- [WORK REQUIRED]
What you return must be the lines from the first one below through the one containing "What is the oral microbiome?", exactly and with pictures excluded.

┄┄┄┄┄┄┄┄┄┄

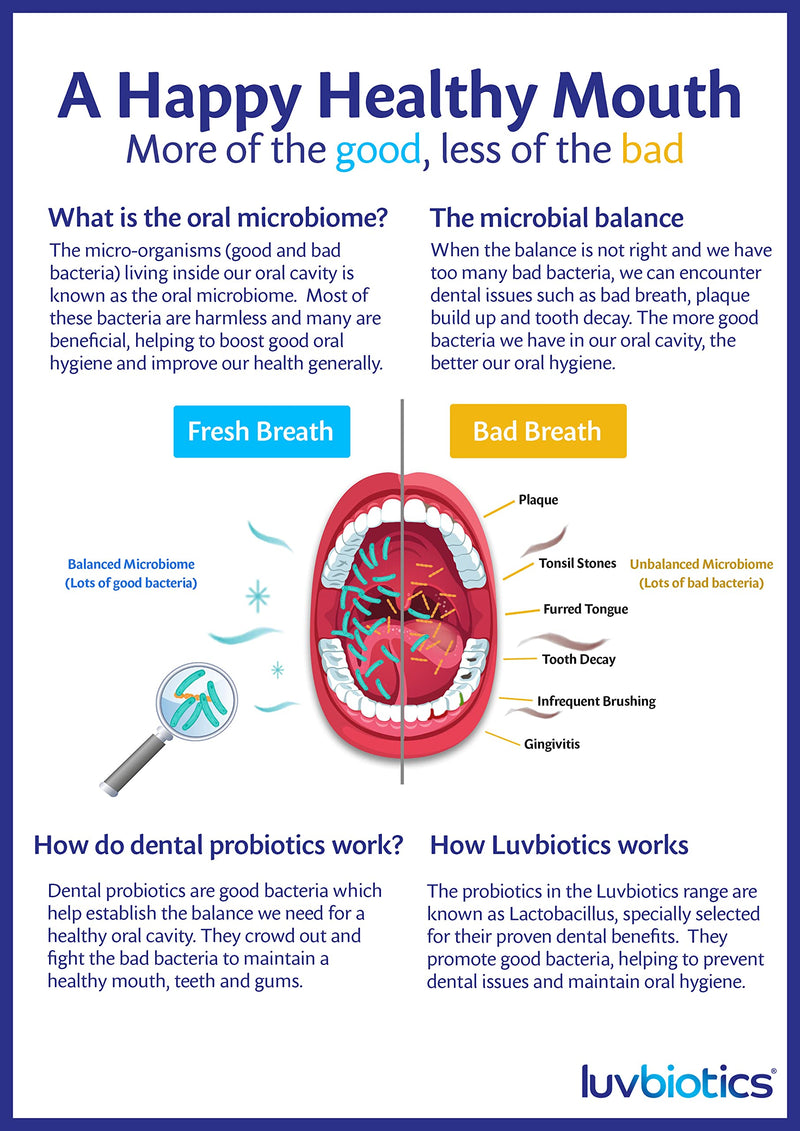 A Happy Healthy Mouth
More of the good, less of the bad

What is the oral microbiome?
The micro-organisms (good and bad bacteria) living inside our oral cavity is known as the oral microbiome. Most of these bacteria are harmless and many are beneficial, helping to boost good oral hygiene and improve our health generally.

The microbial balance
When the balance is not right and we have too many bad bacteria, we can encounter dental issues such as bad breath, plaque build up and tooth decay. The more good bacteria we have in our oral cavity, the better our oral hygiene.

Fresh Breath

Bad Breath

Balanced Microbiome
(Lots of good bacteria)

Plaque
Tonsil Stones
Furred Tongue
Tooth Decay
Infrequent Brushing
Gingivitis

Unbalanced Microbiome
(Lots of bad bacteria)

How do dental probiotics work?
Dental probiotics are good bacteria which help establish the balance we need for a healthy oral cavity. They crowd out and fight the bad bacteria to maintain a healthy mouth, teeth and gums.

How Luvbiotics works
The probiotics in the Luvbiotics range are known as Lactobacillus, specially selected for their proven dental benefits. They promote good bacteria, helping to prevent dental issues and maintain oral hygiene.

luvbiotics®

┄┄┄┄┄┄┄┄┄┄

- [RESPONSE TO THIS EXERCISE]
 A Happy Healthy Mouth
More of the good, less of the bad

What is the oral microbiome?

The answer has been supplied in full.